A graduação oferece um referencial teórico-prático na articulação entre as ciências biológicas, exatas e humanas para compreensão dos sistemas de produção aquícolas e a pesca extrativista, considerando aspectos econômicos, sociais e ambientais. Nesse sentido, estará apto ao desenvolvimento de ações extensionistas nas áreas de produção de pescado (pesca e aquicultura) e ecologia e meio ambiente.
Neste 14 de dezembro, comemora-se o Dia do Engenheiro de Pesca, profissionais que somam 1.960, em todo o País, de acordo com os registros reunidos pelo sistema dos conselhos federal e estaduais de engenharia e agronomia (Confea-Creas). Para falar mais dessa especialidade, entrevistamos Adriano Prysthon, nascido no estado de Pernambuco, concursado e profissional da Empresa Brasileira de Pesquisa Agropecuária (Embrapa) Pesca e Aquicultura, em Palmas, Tocantins. “Estou aqui desde 2010, vivendo uma cultura muito diferente da minha, mas com boa adaptação ao local, apesar do forte calor bem diferente da praia”, diz o engenheiro de pesca formado aos 23 anos de idade, no ano de 2000, casado, pai de três filhos. Aos 44 anos, Prysthon se mostra ainda mais apaixonado e empolgado pelo trabalho que exerce.
Estimulados pelas lições de Prysthon sobre defeso, extinção de espécies aquáticas e respeito ao meio ambiente, indicamos um mapa elaborado pelo Instituto Chico Mendes de Conservação da Biodiversidade (ICMBio) com a “sazonalidade” dos peixes, que pode ser conferido aqui.
Nesta entrevista com muita informação bacana, ele afirma que um peixe pirarucu adulto, encontrado na bacia Araguaia-Tocantins, pode chegar a dois metros de comprimento e pesar quase 300 quilos. O nosso engenheiro garante que não é papo de pescador.
Como a Engenharia de Pesca entrou na sua vida?
Sinceramente, quando prestei vestibular, na década de 1990, ainda não tinha muito claro qual era minha vocação. Alguns amigos que já estavam na faculdade é que falaram sobre esse curso, fazendo até uma ligação por residir numa cidade de praia e gostar da vida marinha. Passei no vestibular e iniciei o curso meio despretensioso. Mas, à medida que ia estudando e conhecendo a matéria, fui realmente gostando.
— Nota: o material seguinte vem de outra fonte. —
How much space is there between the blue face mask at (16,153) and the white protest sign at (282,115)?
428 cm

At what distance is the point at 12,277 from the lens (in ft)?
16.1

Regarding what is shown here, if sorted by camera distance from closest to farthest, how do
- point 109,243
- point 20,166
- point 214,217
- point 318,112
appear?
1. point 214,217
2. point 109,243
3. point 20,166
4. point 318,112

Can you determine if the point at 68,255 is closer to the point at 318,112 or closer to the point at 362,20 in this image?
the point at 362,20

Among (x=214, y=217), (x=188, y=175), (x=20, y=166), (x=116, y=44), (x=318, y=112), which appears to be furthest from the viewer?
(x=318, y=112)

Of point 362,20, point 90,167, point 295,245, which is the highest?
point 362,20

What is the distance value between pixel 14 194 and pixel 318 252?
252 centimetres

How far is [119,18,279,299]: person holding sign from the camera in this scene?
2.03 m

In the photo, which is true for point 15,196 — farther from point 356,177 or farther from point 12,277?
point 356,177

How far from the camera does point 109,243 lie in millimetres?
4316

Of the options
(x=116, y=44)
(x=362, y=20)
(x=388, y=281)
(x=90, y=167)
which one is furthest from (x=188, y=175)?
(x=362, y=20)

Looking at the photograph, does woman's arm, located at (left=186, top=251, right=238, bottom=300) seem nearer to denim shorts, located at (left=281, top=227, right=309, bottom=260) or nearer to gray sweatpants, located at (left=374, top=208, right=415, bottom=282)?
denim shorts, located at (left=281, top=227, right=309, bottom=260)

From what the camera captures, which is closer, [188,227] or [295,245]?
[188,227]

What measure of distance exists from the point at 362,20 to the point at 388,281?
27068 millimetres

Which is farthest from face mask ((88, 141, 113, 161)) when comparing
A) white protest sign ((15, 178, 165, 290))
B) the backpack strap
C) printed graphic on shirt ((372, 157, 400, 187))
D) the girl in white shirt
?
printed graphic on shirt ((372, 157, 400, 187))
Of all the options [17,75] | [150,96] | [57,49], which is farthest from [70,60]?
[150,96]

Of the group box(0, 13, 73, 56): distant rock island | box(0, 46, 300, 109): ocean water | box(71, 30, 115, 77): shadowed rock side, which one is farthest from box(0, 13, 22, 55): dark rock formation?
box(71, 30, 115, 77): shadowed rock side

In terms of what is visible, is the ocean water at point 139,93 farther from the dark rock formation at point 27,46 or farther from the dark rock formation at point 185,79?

Então, a profissão entrou até um pouco por acaso na minha vida, mas acabei tendo muita sorte. Ou seja, tive esse privilégio de começar um curso e gostar dele. E passei numa universidade pública, a Universidade Federal Rural de Pernambuco (UFRPE). Aliás, foi o primeiro curso de engenharia de pesca no Brasil, criado em 1960, que fez 50 anos neste ano. Muito orgulho.
A sua escolha como mexeu com a sua família?
Olha, foi muito tranquilo e causou muito orgulho, porque venho de uma família muito humilde e pobre de Recife e serei o primeiro dos três filhos a fazer um curso superior. A minha família recebeu isso realmente como uma grande vitória. Então, na verdade, a receptividade nem foi pelo curso em si, mas ter entrado numa universidade, e pública! Parece que a conquista fica mais saborosa.
Formado, quais foram os seus primeiros passos como engenheiro de pesca?
Vou lhe confessar que foi difícil, como para todos nós de origem humilde. Acabei indo trabalhar em áreas muito específicas, que, geralmente, ficam longe das cidades grandes. Trabalhei em fazendas de cultivo de camarões, de ostras, de peixes e outros organismos aquáticos. Fui trabalhar em outros estados, como Piauí, Sergipe, Bahia. Depois voltei para Pernambuco para trabalhar numa grande empresa de exportação.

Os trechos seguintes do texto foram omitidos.